On Sunday, March 11, less than 2 days, later he was off of the ventilator. That same day, they slowly started giving him food for the first time through a feeding tube down his throat. After Owen was removed from the ventilator he was put on a machine called c-pap, which provides positive airway pressure to help him breathe.

On Tuesday, March 13, one week after Owen was born I was finally able to hold him for the first time, once his chest tube had been removed. On March 17, his c-pap machine was removed.
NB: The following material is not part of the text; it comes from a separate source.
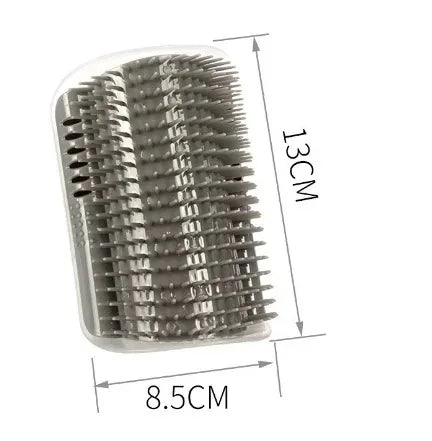 Cat Corner Brush & Massager – Self-Cleaning Grooming Comb with Catnip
We had been warned that the feeding would be the longest, most frustrating part of this ordeal and this was true. In the beginning you survive on adrenalin. Each day is literally a fight for life. Because he was intubated for almost a week and then tube fed for another week, Owen basically forgot how to eat on his own. He had to “remember” how to suck, swallow and breathe all together. It takes a lot of coordination and effort. For a baby that has been through major surgery and that has been on different medications like morphine it is a struggle, especially when there is also a lung deficiency. The whole process was exhausting.

Several of Owen’s nurses told us that we just had to be patient and wait for Owen to “get it”. One day, nearly two weeks later, it just clicked and Owen finished every bottle one day. His doctor told us that if he kept it up for another 24 hours we would get to go home on Saturday, March 31.

In the first few months at home we dealt with a variety of issues; reflux, chronic constipation, a gross-motor skill delay (likely due to spending a month in the NICU), and asthma whenever he got sick.

Now at 5 years-old, Owen is simply amazing. He still has asthma and he takes his asthma medicine through a nebulizer twice a day. With each cold he ends up struggling with his asthma. He is so much better than he was a year ago, but we still have to be very careful about trying to keep him healthy as each cold seems to be very challenging for him. Owen is very tiny, but getting a handle on his asthma medicine has helped him to gain some more weight and grow a bit taller as he isn’t burning so many calories just to breathe.

Owen is in a pre-kindergarten class this year and will start kindergarten in the fall of 2012. Owen is a bright and happy little boy with a kind spirit and an infectious smile. He has blessed our lives in so many ways and has made our family complete."